What Satanist Jex Blackmore Eats for Breakfast
Despite its name, the Satanic Temple doesn’t believe in a hellfire-and-brimstone, supernatural devil. Rather, the non-theistic religious organization embraced Satan as a symbol of the “eternal rebel” to advocate for individual liberties and rational thought. Satanists like Jex Blackmore, national spokesperson and director of the Detroit chapter of the Satanic Temple, aren’t as into devil-worshipping as they are known for elaborate protests that challenge the sometimes blurry lines between church and state. The group made international headlines when they proposed to erect a statue of Baphomet, a goat-headed idol, outside the Oklahoma State Capitol to counter the presence of a Ten Commandments monument.
Blackmore organized the unveiling of the Satanic Temple’s controversial monument, the largest public Satanic ceremony in history. Her activism has focused on reproductive-healthcare advocacy, including a high-profile blog and protests at anti-choice demonstrations. We traded emails over a few days, just before the Satanic Temple launched a new campaign targeting after-school religious clubs, about what a Satanist really eats for breakfast, pancakes at a mermaid bar, and the beautiful simplicity of a poached egg.

-.-.-

» **SHORT EXERCISE 1**
Tell whether each statement agrees with the passage about Jex Blackmore, answering yes or no and quoting the deciding words. (a) The Satanic Temple believes in a supernatural devil. (b) Blackmore directs the Detroit chapter of the Satanic Temple. (c) The group proposed a statue of Baphomet outside the Texas State Capitol.
» **SHORT EXERCISE 2**
Retype the stretch of the passage about Jex Blackmore from "What Satanist Jex" through "Ten Commandments monument.".
» **SHORT EXERCISE 3**
Extend the passage about Jex Blackmore, beginning right after its last sentence.

-.-.-

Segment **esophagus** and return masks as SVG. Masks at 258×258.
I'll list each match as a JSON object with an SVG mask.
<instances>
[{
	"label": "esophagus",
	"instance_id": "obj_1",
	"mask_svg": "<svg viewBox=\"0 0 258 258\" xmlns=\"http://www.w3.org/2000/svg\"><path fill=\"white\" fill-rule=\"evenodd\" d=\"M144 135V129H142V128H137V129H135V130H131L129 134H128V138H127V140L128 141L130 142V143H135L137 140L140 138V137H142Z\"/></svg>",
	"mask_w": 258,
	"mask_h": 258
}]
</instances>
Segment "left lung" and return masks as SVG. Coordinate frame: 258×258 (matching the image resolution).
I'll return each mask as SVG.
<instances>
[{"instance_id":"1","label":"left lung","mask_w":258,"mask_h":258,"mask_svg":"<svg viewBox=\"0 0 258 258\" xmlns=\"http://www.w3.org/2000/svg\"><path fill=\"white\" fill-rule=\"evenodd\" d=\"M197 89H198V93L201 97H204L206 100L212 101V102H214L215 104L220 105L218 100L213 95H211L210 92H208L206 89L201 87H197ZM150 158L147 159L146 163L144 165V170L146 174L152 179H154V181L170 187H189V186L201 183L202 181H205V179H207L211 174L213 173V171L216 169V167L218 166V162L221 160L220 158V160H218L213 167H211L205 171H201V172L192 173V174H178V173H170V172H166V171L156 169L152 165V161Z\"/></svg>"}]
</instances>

-.-.-

» **TASK RESPONSE 1**
(a) No: "the Satanic Temple doesn’t believe in a hellfire-and-brimstone, supernatural devil"
(b) Yes: "director of the Detroit chapter of the Satanic Temple"
(c) No: "outside the Oklahoma State Capitol"

» **TASK RESPONSE 2**
What Satanist Jex Blackmore Eats for Breakfast
Despite its name, the Satanic Temple doesn’t believe in a hellfire-and-brimstone, supernatural devil. Rather, the non-theistic religious organization embraced Satan as a symbol of the “eternal rebel” to advocate for individual liberties and rational thought. Satanists like Jex Blackmore, national spokesperson and director of the Detroit chapter of the Satanic Temple, aren’t as into devil-worshipping as they are known for elaborate protests that challenge the sometimes blurry lines between church and state. The group made international headlines when they proposed to erect a statue of Baphomet, a goat-headed idol, outside the Oklahoma State Capitol to counter the presence of a Ten Commandments monument.

» **TASK RESPONSE 3**
Extra Crispy: What did you eat for breakfast this morning?
Jex Blackmore: I had coffee, black and cold, which is how I drink it all year round—even in the winter. I didn’t eat anything in particular until later in the day. I have a love/hate relationship with breakfast. I’m bad at routine, and I’m bad at mornings, but I always wake up hungry. It’s one of those necessary evils. Usually, I get obsessed with one kind of breakfast meal and eat it for a few months and then get bored and give up on breakfast all together until the next perfect thing comes along. I’ve been into poached eggs for about a year now. I think a lot of people are perplexed by poached eggs. They seem complicated, but really they’re so simple.
Do you have any tips on cooking the perfect poached egg? Some people add vinegar, some strain their eggs, and others whisk the boiling water into a whirlpool.
I bring a small pot of water to a boil, then turn it down to a simmer and add a splash of apple cider vinegar. Then I crack an egg or two straight into the pot. A couple minutes later, I scoop them out with a spoon, and they’re ready to eat. There’s really no secret. It’s an egg cooked in hot water! Some people ease the egg into the water from a small cup, but that’s totally unnecessary unless you’re aiming for perfection. I like to eat mine in a bowl, with salt and pepper, and maybe some green onions and fresh dill.
You’re actively engaged in political actions with the Satanic Temple. Is breakfast also a time for you to catch up with the news online, read the paper, or update social media?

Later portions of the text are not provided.